Guyane: un hélicoptère privé pour expulser des migrants

Faute de ligne aérienne régulière vers le Guyana, la préfecture de Guyane a expulsé fin juillet deux sans-papiers guyaniens vers leur pays d'origine en hélicoptère privé.
C’est le site StreetPress qui a révélé cet événement… surprenant. Fin juin, la ligne commerciale Cayenne-Panamaribo-Georgetown, jusqu’alors assurée par la compagnie Surinam Airways, ferme. La direction de la police aux frontières de Guyane doit donc trouver un autre moyen pour expulser les nombreux sans-papiers guyaniens - originaires du Guyana - qui remplissent son unique centre de rétention.
 

En hélicoptère privé

Une ordonnance d’expulsion propose alors pour la première fois de renvoyer ces migrants par hélicoptère.
Il y a un hic : il s’agit d’un hélicoptère privé, et selon StreetPress qui a pu consulter le devis, le tarif est de 4600 euros pour un aller-retour Cayenne-Paramaribo, la capitale du Surinam. A cela s’ajoute le prix d’un billet - d’avion cette fois - entre le Surinam et Georgetown au Guyana. Jusqu’ici, deux expulsions auraient été menées à terme.
 
Le retour des expulsés guyaniens se fait en deux étapes: ils passent par la capitale du Suriname avant d'être reconduits au Guyana.

La mesure ne fait pas l’unanimité auprès des forces de l’ordre. D’abord parce que les trajets sont longs et fatigants. Ensuite, le dispositif n'est pas efficace: l’hélicoptère est un écureuil de 5 places, un appareil habituellement utilisé par la gendarmerie. Willy Ranguin, délégué syndical Unité SGP Police-FO,  explique : "Si vous mettez deux escorteurs, un chef d’escorte, le pilote et son copilote, vous avez déjà rempli les places."
 

Une solution provisoire

Or, dans la mesure où la préfecture procède chaque année à une centaine d’expulsions vers le Guyana, à 4600 euros le vol en hélicoptère, l’addition pourrait vite être salée.
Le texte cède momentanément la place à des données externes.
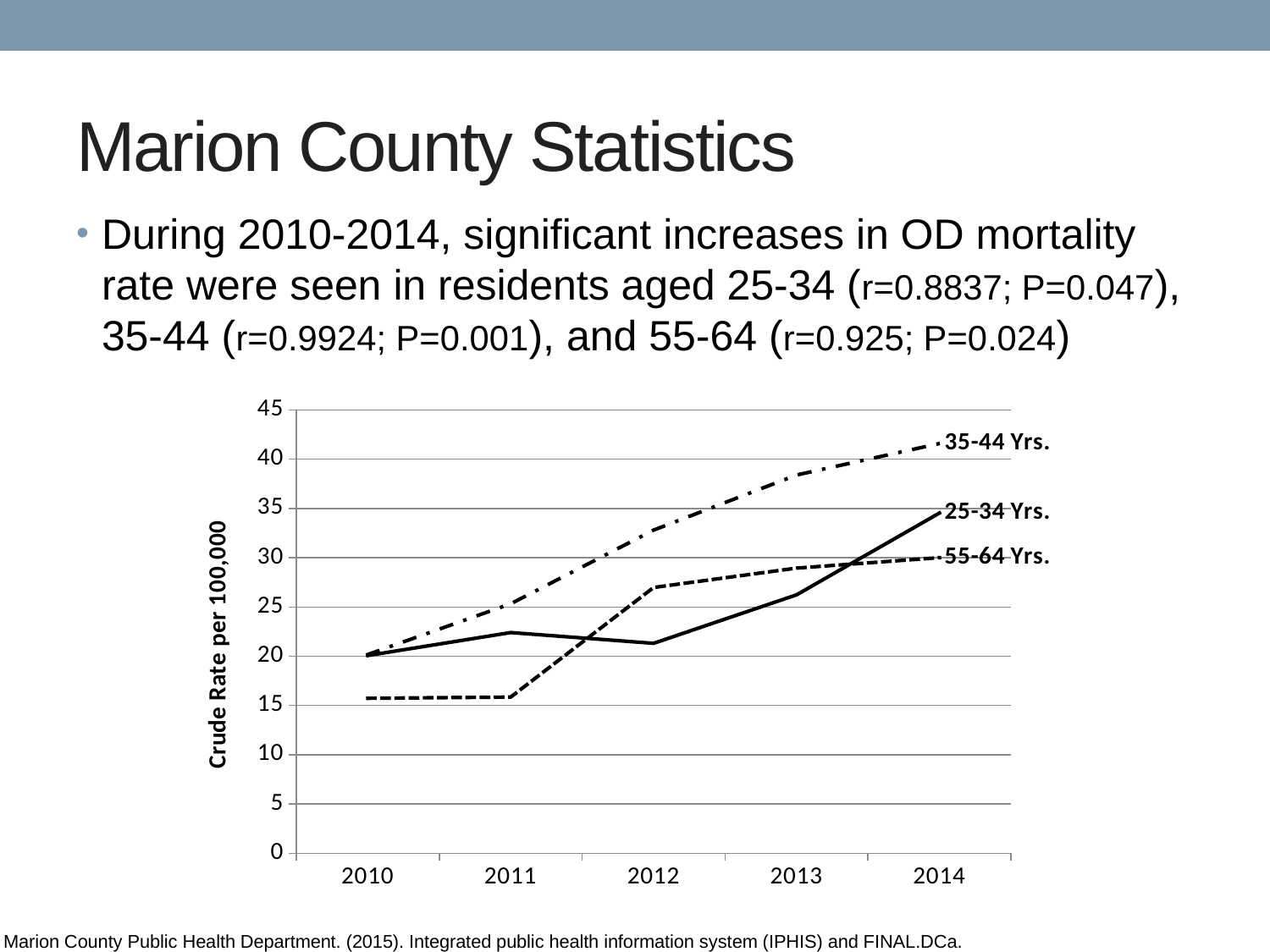
Is the value for 35-44 Yrs. in 2012 greater or less than 25? greater Is the value for 55-64 Yrs. in 2010 greater or less than 20? less Is the value for 25-34 Yrs. in 2014 greater or less than 30? greater How many series (age groups) are plotted on the chart? 3 Which age group has the lowest crude rate in 2011? 55-64 Yrs. How many years are shown along the x axis of the chart? 5 Does the line for 35-44 Yrs. rise or fall from 2010 to 2014? rise Which age group has the highest crude rate in 2014? 35-44 Yrs. In 2012, which is larger: the value for 55-64 Yrs. or the value for 25-34 Yrs.? 55-64 Yrs. What kind of chart is shown on the slide? line chart What is the title of the y axis on the chart? Crude Rate per 100,000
Mais il ne s’agirait que d’une solution provisoire. "La cellule éloignement du centre de rétention est en train de travailler sur des routings par avion pour faire ça via l’Europe ou le Brésil par exemple", raconte Willy Ranguin. Le représentant syndical explique : "Il n’y a pas de liaison aérienne par exemple avec le Pérou. Eh ben, pour renvoyer les sans-papiers péruviens, on les fait passer à Paris pour aller à Lima".   


Des reconduites à la frontière en pirogue

Mais les reconduites à la frontière se font plus généralement… en pirogue. Sur l’Oyapock, qui sépare la Guyane du Brésil, ou sur le fleuve Maroni qui, lui, marque la frontière avec le Surinam.
Seulement, ces expulsions ne sont, pour ainsi dire, pas suivies d’effet, comme le raconte Marion Beaufils, juriste à la Cimade au Parisien : "le fleuve Oyapock est assez étroit, donc c’est facile et pas cher de le traverser, les personnes expulsées sont escortées jusqu’à la rive, elles traversent avec un piroguier et une fois en face, elles prennent une pirogue dans l’autre sens. Une demi-heure plus tard, elles sont de retour."
 

Manque de moyens humains

Syndicats de police comme associations de soutien aux réfugiés et aux migrants dénoncent un manque de réalisme des autorités. Récemment, un tract pointait du doigt le sous-effectif chronique au centre de rétention administrative de Matoury.  En ce moment, 27 personnes y sont retenues, pour seulement 2 ou 3 policiers affectés à la surveillance de nuit.